# Colour of cockapoos



## Kerry (Aug 16, 2011)

Hi everyone. We've just had a litter of cockapoos. One of the puppies is blue roan, with solid black ears and mask. No-one who came to view the pups commented on him even though we thought he was a very striking colour. As this is our first time producing cockapoos (previously only cocker spaniels) we are wondering why this colour is so unappealing? I must add that the little boy in question has got a good home as my parents are having him. Any comments welcome, thanks


----------



## wilfiboy (Sep 18, 2010)

I love blue roans and searched and searched last year for one .... they do seem to be coming through a bit more now. Maybe cos it has nt been a colour that has been associated with cockapoos generally.... more commonly black, chocolate, buff, apricots and so people who have seen a cockapoo have probably seen a solid/ tux dog. I would love to see your boy.... there are 3 people who post on here "lucky" enough to have one and I know others who would like one. I get nothing but praise about Mable when out and about... although people often comment about her colouring they very rarely say blue roan.. but not sure wether they would be aware of the coluring in a cocker. There is a thread with different cockapoo colours if you search for it... Jukee Doodles have had some beautiful chocolate roans this year and also chocolate sable, as well as just having blue roans. What colour are your pups Mum and Dad and what other colours did you have ? Would love to see pictures... and your Mums a lucky woman, Good luck with your pups x


----------



## Happyad (Oct 5, 2010)

I'm not a breeder ( yet ) but a groomer so see loads of people and their pets. 
People seem to love the lighter colours ( don't know why as they show more dirt lol).
However I've bred loads of animals over the years and normally the unusual ones/colours are the first to go. People are drawn to the " odd one".
Out of interest what was the litter colour mix?

::::::::

**Requirement A:** Print the part of the cockapoo colors thread starting with "I'm not a breeder" and going on through "litter colour mix?".
**Requirement B:** According to the cockapoo colors thread, what work does the poster Happyad do?
The data that comes after this text can be left aside.

**Dataset section:**
::::::::

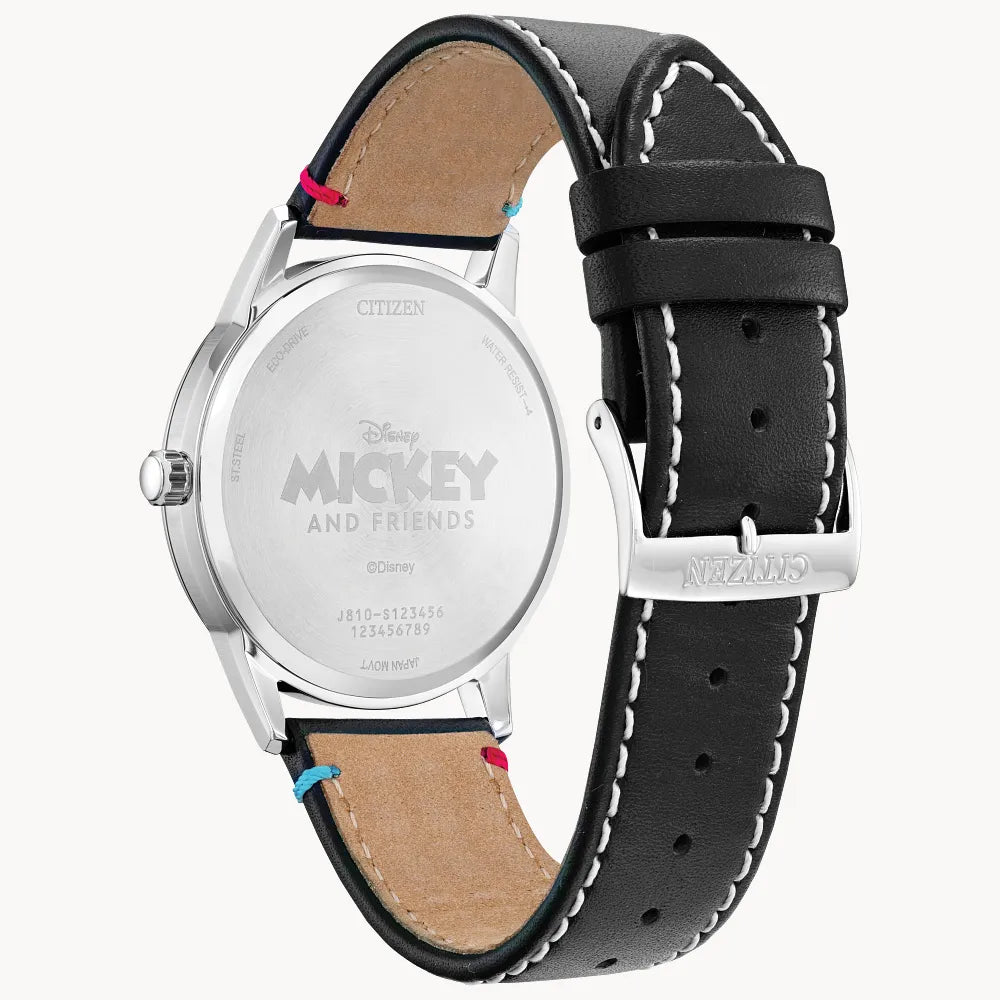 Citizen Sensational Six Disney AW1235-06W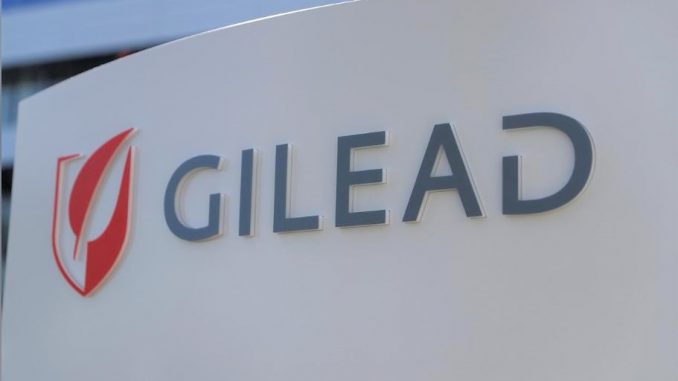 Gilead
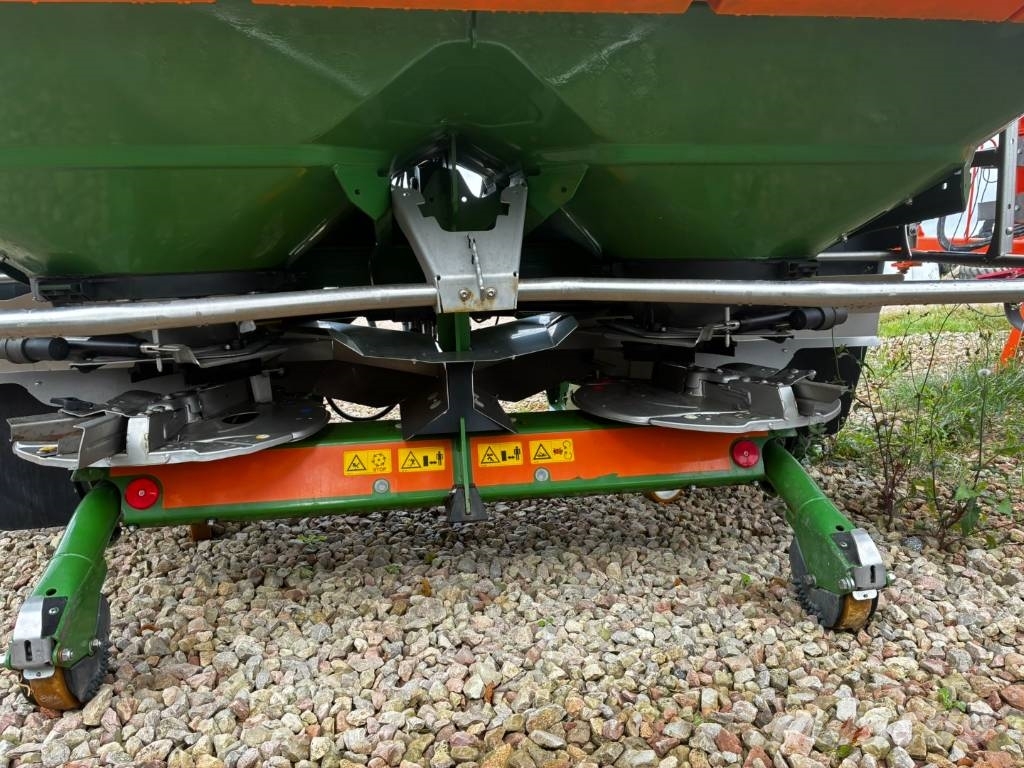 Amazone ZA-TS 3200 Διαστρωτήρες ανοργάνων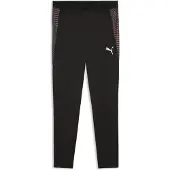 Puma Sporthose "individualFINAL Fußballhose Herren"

::::::::

**Task result A:**
I'm not a breeder ( yet ) but a groomer so see loads of people and their pets. 
People seem to love the lighter colours ( don't know why as they show more dirt lol).
However I've bred loads of animals over the years and normally the unusual ones/colours are the first to go. People are drawn to the " odd one".
Out of interest what was the litter colour mix?

**Task result B:** Happyad is a groomer, not yet a breeder.